What if we turned that around? What if before true empathy and prayers, we acted? What if we showed hospitality to the stranger first? If I share a meal with my less-desirable neighbors, how much easier would it be to empathize, and to truly love them afterwards?

This morning, I’m thinking about how to show hospitality to strangers, so that I might move to the active side of love. With Memorial Day coming up, I have the chance to show hospitality to strangers. What about you?

Thursday, May 19, 2022

May 18 2022 Day 345 Hebrews 10:1–11:40



Now faith is the assurance of things hoped for, the conviction of things not seen.



For such a literal person, I love the concept of faith. It pushes my comfort of cognitive understanding. How can we have a conviction of things not seen? How can we be sure of things we’ve merely hoped for? I’m deeply grateful that my need for understanding stops short of needing to understand faith. I’m absolutely willing to have faith and hope and assurance and conviction when it comes to God. It doesn’t make sense, given the rest of my countenance. Thanks be to God for that!

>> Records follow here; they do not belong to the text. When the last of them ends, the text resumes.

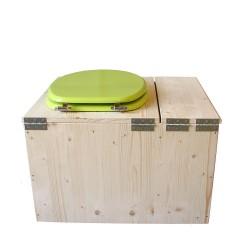 Toilette sèche avec bac à copeaux de bois - La Bac vert pomme complète
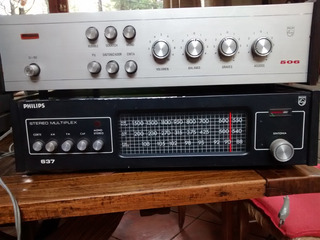 Amplificador Y Sintonizador, Philips Vintage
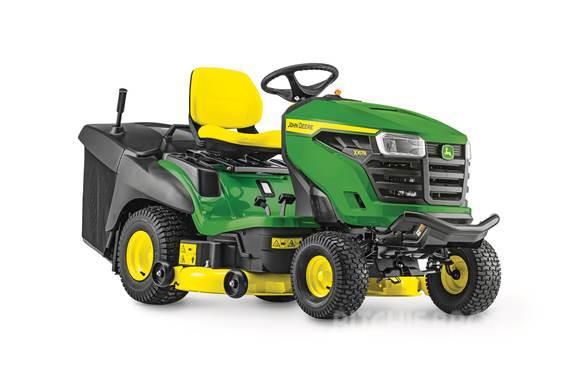 John Deere *NEW* X167R Ride on Lawnmower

Faith and trust in God don’t make sense; it’s illogical. The accompanying reflection is from Brennan Manning, a theologian and Franciscan. He writes, “In order to grow in trust, we must allow God to see us and love us precisely as we are. The best way to do that is through prayer.” I think this is spot on. I tend to be pretty transparent. God knows and sees and loves me, in all of my brokenness. I don’t try to hide my flaws from anyone, lest of all God. So when I sense God’s love, I’ve never doubted it’s the whole me that’s loved. That does, indeed increase trust and faith in God. I’d recommend it highly to anyone.

Maybe some of this comes form a tradition that week by week, includes a public confession of sin. Thought, word and deed. Things done and left undone. I confess to God. Then, week by week, I hear of God’s love and blessing over me, despite whatever’s come up. Taken seriously, it’s a vulnerable prayer, exposing all of our dark bits to God. And we are assured of God’s love.

Manning continues, “As we pray, the unrestricted love of God gradually transforms us.” Yes! It’s through ever-increasing honest exposure of myself to God’s grace and light, that my dark bits are restored, renewed and forgiven.

This morning, I’m thinking about the great benefit of prayer in a new light. It’s a direct way to increase my faith and trust in God, because in prayer I’m showered in God’s love and light.

Wednesday, May 18, 2022

May 17 2022 Day 344 Hebrews 7:1–9:28



See how great he is!



I must admit that this is probably the most confusing sections thus far in our walk through Scripture. I attribute this to several things including: Paul’s lengthy and complicated sentences; the use of words like “it”, that leave me wondering what “it” is that’s referenced; the use of arguments with the Jewish people from the New Testament, that they don’t endorse; the use of heady theological arguments that I don’t understand. So I picked a brief, understandable sentences that is not contingent on understanding what came before, or after.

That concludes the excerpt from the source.